* * *
Вечером того же дня я наконец сделал то, что откладывал месяц. Дописал письмо в Кронштадт — то самое, что начато было ещё прежней рукой и брошено на второй строке.
Повод не оставлял выбора: с почтой пришло письмо оттуда. Я узнал руку раньше, чем понял, что узнаю её, — по конвертам в нижнем ящике, перевязанным тесьмой: мать. Четыре страницы мелким старушечьим почерком: что зима в Кронштадте сырая, что Машенька — сестра, стало быть, — хорошо сдала рождественские испытания, что о делах на Востоке пишут тревожное и пусть Андрюша телеграфирует хоть два слова, если что; что молится. Я прочёл четыре страницы дважды. Андрюша, которому это писалось, лежал где-то на дне меня — или нигде не лежал, я до сих пор не знал, как это устроено, — и ответить ей мог только я.
Черновик прежнего Маринина так и лежал в конторке — «Дорогая маменька», дата октябрьская, дальше пусто. Я сидел над этим листом дольше, чем над всей запиской о японском флоте. Записка была по моей специальности. А тут — чужая мать, которой я не видел никогда, которая вырастила не меня, и которой нельзя ни солгать так, чтобы это не было ложью, ни сказать правду, потому что правда в моём положении — это палата в жёлтом доме.

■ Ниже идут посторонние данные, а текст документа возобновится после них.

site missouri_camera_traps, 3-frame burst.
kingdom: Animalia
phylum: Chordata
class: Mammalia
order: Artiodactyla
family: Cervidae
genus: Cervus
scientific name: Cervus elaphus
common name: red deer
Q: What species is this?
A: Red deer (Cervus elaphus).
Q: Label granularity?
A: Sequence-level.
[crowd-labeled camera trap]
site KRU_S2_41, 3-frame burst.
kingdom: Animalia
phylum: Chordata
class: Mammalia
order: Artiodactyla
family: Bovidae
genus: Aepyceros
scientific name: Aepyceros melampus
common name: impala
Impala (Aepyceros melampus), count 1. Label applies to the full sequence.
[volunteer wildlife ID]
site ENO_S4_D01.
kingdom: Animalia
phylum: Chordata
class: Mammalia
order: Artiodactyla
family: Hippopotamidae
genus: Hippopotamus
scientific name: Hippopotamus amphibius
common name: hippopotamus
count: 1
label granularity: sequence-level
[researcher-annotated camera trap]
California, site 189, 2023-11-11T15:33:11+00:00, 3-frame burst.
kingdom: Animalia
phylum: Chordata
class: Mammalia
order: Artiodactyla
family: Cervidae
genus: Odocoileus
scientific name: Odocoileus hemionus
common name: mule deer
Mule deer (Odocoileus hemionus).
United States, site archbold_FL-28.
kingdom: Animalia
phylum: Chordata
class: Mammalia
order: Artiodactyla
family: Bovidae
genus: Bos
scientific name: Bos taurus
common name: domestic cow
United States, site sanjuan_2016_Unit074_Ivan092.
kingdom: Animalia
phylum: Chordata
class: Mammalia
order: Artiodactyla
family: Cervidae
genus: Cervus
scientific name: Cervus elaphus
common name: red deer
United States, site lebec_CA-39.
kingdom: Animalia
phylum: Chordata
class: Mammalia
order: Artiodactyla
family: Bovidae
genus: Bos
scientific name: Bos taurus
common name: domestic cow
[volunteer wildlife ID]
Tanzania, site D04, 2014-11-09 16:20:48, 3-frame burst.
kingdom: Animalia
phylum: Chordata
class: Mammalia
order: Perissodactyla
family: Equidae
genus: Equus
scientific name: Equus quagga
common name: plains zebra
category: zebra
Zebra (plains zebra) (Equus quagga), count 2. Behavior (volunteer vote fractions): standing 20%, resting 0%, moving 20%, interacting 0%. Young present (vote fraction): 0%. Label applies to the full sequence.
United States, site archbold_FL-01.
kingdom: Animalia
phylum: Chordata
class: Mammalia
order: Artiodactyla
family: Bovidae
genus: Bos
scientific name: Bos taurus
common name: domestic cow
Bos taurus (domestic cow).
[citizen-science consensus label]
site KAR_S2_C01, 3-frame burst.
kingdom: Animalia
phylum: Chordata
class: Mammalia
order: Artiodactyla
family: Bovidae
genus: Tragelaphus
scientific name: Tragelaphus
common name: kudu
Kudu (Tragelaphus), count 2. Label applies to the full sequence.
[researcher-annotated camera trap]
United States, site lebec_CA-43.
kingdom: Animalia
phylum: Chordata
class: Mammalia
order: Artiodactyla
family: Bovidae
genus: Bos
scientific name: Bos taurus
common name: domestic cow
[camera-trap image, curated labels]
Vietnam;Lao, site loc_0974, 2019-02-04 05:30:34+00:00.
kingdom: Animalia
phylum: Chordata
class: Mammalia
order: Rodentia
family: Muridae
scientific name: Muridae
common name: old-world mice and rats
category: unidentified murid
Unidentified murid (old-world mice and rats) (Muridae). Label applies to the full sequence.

В конце концов я писал просто. Что служба идёт хорошо и начальство довольно — правда. Что познакомился ближе с минным офицером и много хожу в море — правда. О тревожных слухах — чтобы не верила газетам сверх меры, а если спросят на пристани, отчего сын не просится с Востока, отвечала бы с гордостью: сын на своём месте. Это была правда с двойным дном, и пусть оно раскроется ей как можно позже. Машеньке выслал к испытаниям на книги — нашёл у прежнего Маринина эту привычку, по три рубля в письме, и нарушать не стал. Дальше следовало: переменился после одного случая на вахте, стал серьёзнее, о чём она, верно, услышит от других, и пусть не тревожится, — правда, вся как есть, до последнего слова. Что люблю и помню — я задержал перо.
Потом написал: «Люблю и помню». Человек, чьей рукой я писал, любил и помнил, я знал это по черновикам. Значит, не ложь. Просто подпись под чужим счётом, который теперь мой.
Заклеив конверт, я поймал себя на том, что разглаживаю заклеенный край второй раз. И третий. Без всякой нужды: клей в этой эпохе делали честный. Я положил конверт на конторку, не дожидаясь четвёртого раза. О том, что где-то в две тысячи двадцать пятом, возможно, осталась лежать на чьём-то столе незакрытая ведомость с моей фамилией, думать было всё ещё не по карману. Я записал в книжку, рядом с делами службы: «Маменьке — писать каждые две недели». Дела, занесённые в книжку, у меня исполнялись. На прочие надежды я не полагался.